Da stimme ich zu, scheint hierzulande eine weit verbreitete Methode zu 
sein.

> Das macht bei 40h/Woche 1305 Euro/Monat brutto. Das ist immerhin
> soviel dass es der Staat für nötig hält davon noch davon bei
> einem Single 76 Euro Steuern einzubehalten.

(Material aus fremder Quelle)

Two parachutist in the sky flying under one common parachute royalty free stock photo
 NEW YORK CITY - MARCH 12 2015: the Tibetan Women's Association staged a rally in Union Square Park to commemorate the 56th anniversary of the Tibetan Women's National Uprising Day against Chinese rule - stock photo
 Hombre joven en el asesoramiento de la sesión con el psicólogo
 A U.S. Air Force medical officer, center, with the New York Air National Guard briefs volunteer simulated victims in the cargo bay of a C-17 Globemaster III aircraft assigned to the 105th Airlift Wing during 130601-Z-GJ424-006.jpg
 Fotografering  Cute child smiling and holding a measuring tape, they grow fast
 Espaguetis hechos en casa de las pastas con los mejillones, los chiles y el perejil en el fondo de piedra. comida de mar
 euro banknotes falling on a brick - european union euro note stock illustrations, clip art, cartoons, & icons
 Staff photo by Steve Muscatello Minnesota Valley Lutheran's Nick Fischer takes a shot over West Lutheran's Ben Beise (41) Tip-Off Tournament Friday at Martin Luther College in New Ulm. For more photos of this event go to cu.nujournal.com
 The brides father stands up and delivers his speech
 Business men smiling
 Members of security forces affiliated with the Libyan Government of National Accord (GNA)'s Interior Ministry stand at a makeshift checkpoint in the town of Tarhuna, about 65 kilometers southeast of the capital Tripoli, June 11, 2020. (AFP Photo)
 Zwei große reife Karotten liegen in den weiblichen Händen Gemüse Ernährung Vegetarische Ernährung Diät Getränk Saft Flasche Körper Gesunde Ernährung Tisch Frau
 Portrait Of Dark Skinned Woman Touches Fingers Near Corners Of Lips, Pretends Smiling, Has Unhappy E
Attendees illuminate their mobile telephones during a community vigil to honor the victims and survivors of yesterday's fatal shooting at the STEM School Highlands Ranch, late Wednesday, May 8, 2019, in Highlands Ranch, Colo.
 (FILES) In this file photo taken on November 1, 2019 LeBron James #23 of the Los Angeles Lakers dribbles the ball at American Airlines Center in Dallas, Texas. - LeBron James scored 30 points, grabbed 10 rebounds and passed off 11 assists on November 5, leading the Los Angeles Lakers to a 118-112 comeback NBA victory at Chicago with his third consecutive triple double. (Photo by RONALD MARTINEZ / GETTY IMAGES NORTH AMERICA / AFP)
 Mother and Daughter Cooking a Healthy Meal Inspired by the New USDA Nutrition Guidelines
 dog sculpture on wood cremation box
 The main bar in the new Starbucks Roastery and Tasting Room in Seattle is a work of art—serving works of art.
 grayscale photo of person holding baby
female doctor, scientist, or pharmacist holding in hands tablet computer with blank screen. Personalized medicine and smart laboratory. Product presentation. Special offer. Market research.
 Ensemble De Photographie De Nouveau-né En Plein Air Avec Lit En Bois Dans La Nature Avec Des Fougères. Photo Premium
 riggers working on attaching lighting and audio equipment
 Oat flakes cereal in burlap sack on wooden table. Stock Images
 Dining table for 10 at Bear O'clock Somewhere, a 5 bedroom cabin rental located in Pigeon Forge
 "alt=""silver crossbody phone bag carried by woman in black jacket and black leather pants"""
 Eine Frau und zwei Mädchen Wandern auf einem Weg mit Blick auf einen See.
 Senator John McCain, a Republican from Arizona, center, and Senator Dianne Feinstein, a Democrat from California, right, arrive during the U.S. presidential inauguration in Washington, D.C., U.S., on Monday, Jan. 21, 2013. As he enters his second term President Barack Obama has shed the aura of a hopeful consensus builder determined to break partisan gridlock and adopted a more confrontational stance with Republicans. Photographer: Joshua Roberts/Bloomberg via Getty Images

Ist nun mal ein Staat der Pharisäer: Jammern über angeblich zu niedrige 
Löhne (böse Unternehmer) und gleichzeitig dem armen Ausgebeuteten 
unverschämt in die Brieftasche greifen.

> Netto bleiben 950 übrig. Und davon kann man seinen
> Lebensunterhalt nicht bestreiten???

Doch, der arme "Minderentlohnte" schon. Aber die Politiker nicht, 
deshalb gehen ja dann auch von der Differenz zum Mindestlohn nur 25% an 
den Empfänger dieser Wohltat und 75% an den Wohltäter selber.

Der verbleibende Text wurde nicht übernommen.